"Traders will probably be shaking off the doom and gloom of the last couple of weeks and starting the year fresh and with a better perspective," says Paul Vaillancourt, executive vice-president of private wealth at Calgary-based Fiera Capital.
On the Toronto Stock Exchange, the mood improved early as the TSX rebounded to a triple-digit gain on Friday after closing out 2014 with a small decline on Wednesday.
The TSX ended 2014 in positive territory, up seven per cent overall, although down from its highs of the year and an almost 10 per cent advance in 2013.
On Friday, the S&P/TSX composite index finished the first trading day of the year up 121.21 points at 14,753.65.
Vaillancourt said that a lot of what will be driving equity markets in 2015 is an anticipated strong performance from the U.S. economy, which seems on track with its recovery. This will likely lead to a similarly positive showing in the Canadian economy and may be enough to offset the plunge in crude prices, should it continue.
"The U.S. economy is going to continue its strong leadership and our view is that Canada will benefit on the export side, clearly not the energy export side, but manufacturing and so on," he said. "(Traders realize low oil) is not the end of the world."
New York markets, although down slightly on Friday to start the year, also finished 2014 on the plus side, with the Dow ringing out 2014 up 7.5 per cent year over year, the Nasdaq finishing 13.4 per cent higher and the S&P 500 up 11.4 per cent.
Markets advanced last year even as the U.S. Federal Reserve wrapped up its massive program of buying bonds — a program that has helped keep interest rates low and been a huge aid in the recovery of stock markets since the 2008 financial collapse.
Investors have come around to accept that the Fed will move to start hiking rates, likely around the middle of 2015. However, traders will take note of Fed minutes being released Wednesday from the central bank's last meeting on Dec. 16-17. They will be looking for additional assurance that the Fed will continue to exercise patience as to the timing of its rate hike.
Even more importantly, they will look to the latest U.S. jobs data for December for signs that employment growth remains strong, helped by crude oil prices which have fallen more than 50 per cent in recent months.
"What we're assuming is that job growth will remain resilient as lower oil prices ignite additional hiring in other sectors of the economy," said an analyst note from Scotiabank Global Economics.
Vaillancourt said if traders get the data they want, markets will likely continue to lift.
"The bottom line is that we'll see a continuation and confirmation of what we've been seeing: pretty solid velocity for the U.S. economy not only as it translates to Wall Street, but also to Main Street," he said.
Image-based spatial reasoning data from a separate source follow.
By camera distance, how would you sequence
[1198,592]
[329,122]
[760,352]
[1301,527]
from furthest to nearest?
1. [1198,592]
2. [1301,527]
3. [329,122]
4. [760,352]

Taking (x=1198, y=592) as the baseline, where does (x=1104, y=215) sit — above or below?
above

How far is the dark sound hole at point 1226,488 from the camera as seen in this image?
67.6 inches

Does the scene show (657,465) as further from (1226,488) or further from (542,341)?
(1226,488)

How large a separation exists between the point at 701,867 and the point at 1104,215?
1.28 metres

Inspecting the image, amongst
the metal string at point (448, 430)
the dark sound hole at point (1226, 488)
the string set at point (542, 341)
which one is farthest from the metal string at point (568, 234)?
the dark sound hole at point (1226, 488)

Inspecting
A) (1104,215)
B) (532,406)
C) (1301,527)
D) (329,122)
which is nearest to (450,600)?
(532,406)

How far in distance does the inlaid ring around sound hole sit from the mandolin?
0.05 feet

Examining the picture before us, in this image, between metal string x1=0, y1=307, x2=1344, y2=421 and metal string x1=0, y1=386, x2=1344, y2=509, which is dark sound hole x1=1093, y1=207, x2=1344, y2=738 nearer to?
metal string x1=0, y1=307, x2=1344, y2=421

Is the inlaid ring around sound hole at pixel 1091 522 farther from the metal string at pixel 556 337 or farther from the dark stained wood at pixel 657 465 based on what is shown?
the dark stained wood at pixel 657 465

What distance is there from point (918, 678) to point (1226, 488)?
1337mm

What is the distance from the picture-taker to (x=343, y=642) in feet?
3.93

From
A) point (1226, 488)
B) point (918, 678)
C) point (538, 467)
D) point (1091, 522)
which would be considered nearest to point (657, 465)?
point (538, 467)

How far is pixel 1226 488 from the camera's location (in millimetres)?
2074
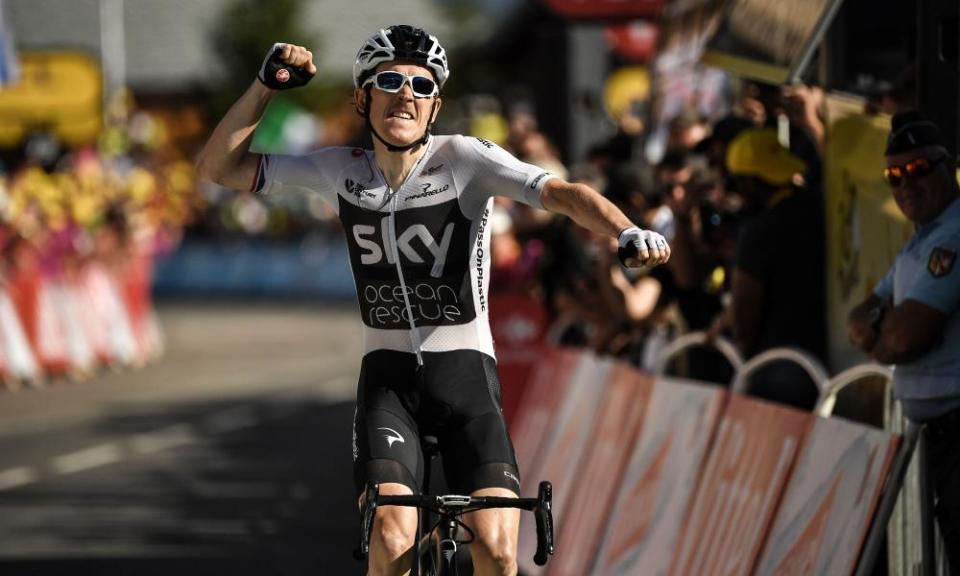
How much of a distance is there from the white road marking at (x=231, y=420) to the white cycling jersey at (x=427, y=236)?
11.6 m

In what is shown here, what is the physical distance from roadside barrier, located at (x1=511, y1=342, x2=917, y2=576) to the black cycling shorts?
104 cm

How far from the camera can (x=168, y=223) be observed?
42.3 meters

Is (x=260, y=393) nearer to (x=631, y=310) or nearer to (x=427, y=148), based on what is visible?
(x=631, y=310)

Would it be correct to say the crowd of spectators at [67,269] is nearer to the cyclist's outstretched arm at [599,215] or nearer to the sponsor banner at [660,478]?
the sponsor banner at [660,478]

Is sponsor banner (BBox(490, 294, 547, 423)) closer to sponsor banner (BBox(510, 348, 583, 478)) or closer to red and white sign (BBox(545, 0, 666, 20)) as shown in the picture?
sponsor banner (BBox(510, 348, 583, 478))

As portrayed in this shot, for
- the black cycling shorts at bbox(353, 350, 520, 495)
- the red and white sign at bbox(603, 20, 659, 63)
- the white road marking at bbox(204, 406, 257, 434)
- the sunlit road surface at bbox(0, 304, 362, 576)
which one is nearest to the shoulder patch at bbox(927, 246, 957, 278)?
the black cycling shorts at bbox(353, 350, 520, 495)

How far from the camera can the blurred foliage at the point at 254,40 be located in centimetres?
5706

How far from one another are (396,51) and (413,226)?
59 cm

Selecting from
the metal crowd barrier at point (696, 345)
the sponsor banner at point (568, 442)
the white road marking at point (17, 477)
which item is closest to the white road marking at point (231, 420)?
the white road marking at point (17, 477)

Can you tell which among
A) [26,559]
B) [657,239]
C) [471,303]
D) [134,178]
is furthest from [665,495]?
[134,178]

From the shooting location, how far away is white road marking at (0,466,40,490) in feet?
45.1

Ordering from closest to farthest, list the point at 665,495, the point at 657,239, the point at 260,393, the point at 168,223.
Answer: the point at 657,239 → the point at 665,495 → the point at 260,393 → the point at 168,223

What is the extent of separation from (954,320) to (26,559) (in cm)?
594

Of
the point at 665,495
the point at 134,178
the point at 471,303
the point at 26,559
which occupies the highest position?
the point at 471,303
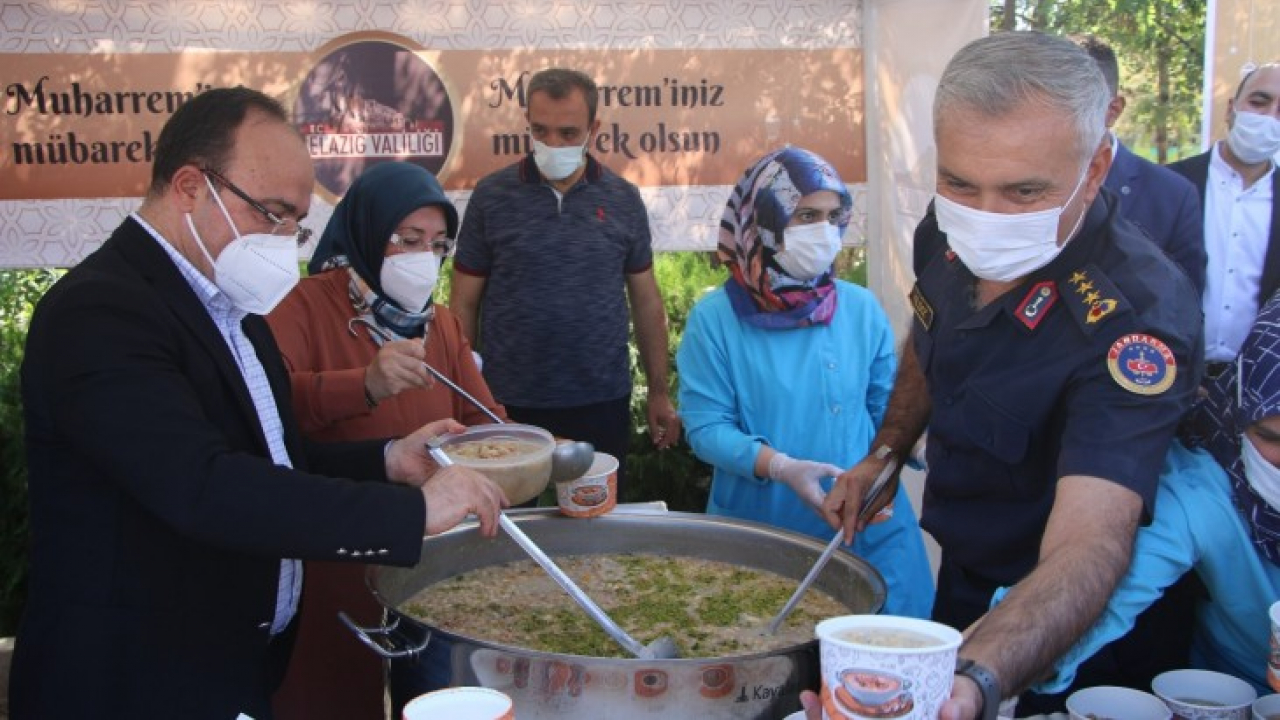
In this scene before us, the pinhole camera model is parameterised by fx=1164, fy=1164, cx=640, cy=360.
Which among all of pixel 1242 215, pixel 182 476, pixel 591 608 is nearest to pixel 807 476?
pixel 591 608

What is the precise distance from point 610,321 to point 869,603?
7.77ft

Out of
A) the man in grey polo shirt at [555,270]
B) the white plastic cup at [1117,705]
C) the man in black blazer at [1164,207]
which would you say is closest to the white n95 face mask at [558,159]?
the man in grey polo shirt at [555,270]

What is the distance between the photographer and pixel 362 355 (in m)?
2.94

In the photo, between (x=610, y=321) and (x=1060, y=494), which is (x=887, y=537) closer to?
(x=1060, y=494)

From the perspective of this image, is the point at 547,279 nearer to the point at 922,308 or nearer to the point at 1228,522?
the point at 922,308

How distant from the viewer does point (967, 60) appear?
1894 mm

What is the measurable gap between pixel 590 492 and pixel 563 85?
2.06 m

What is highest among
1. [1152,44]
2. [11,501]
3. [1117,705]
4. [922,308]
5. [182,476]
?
[1152,44]

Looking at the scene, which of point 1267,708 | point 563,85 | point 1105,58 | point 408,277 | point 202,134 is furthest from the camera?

Crude prices will remain a big story in 2015, as oil prices have continued to slide towards fresh five-year lows. In June, oil was as high as US$107 a barrel, but has since tumbled more than 50 per cent due to low demand and a global oversupply. On Friday, the February crude contract on the New York Mercantile Exchange was down 58 cents at US$52.69 a barrel.
Vaillancourt said it's difficult to predict commodity prices due to potential geopolitical risks that don't always hinge on supply and demand. Regardless, he expects oil to climb back to at least US$70 a barrel in 2015.
"That's where we could see things levelling out in the new year," he said.
In Canada, a slew of economic data will also be released including the new housing price index due out Thursday and the latest housing starts and building permit figures set for release on Friday.
"This trio of housing reports is expected to show the sector is still in decent shape," said a commentary by BMO Capital Markets.
There will also be the latest employment figures from Statistics Canada out on Friday, with analysts expecting to see an addition of 10,000 jobs in December.